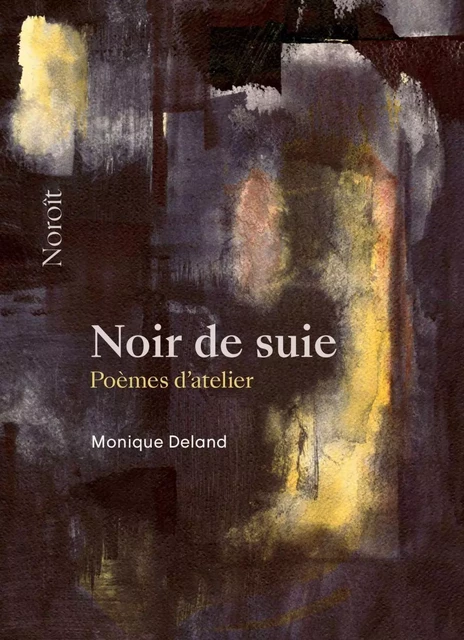 Noir de suie - Poèmes d'atelier - Monique Deland - Éditions du Noroît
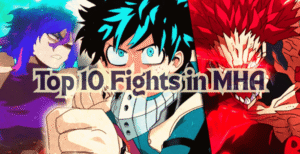Top 10 Fights in MHA – Ranked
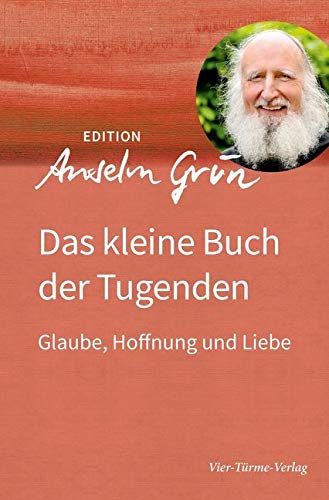 Das kleine Buch der Tugenden. Glaube, Hoffnung, Liebe (Edition Anselm Grün) Religion & Esotericism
....
Transcribe all of the material exactly, leaving out whatever pictures it contains.

Final answer:
 Noir de suie - Poèmes d'atelier - Monique Deland - Éditions du Noroît
Top 10 Fights in MHA – Ranked
 Das kleine Buch der Tugenden. Glaube, Hoffnung, Liebe (Edition Anselm Grün) Religion & Esotericism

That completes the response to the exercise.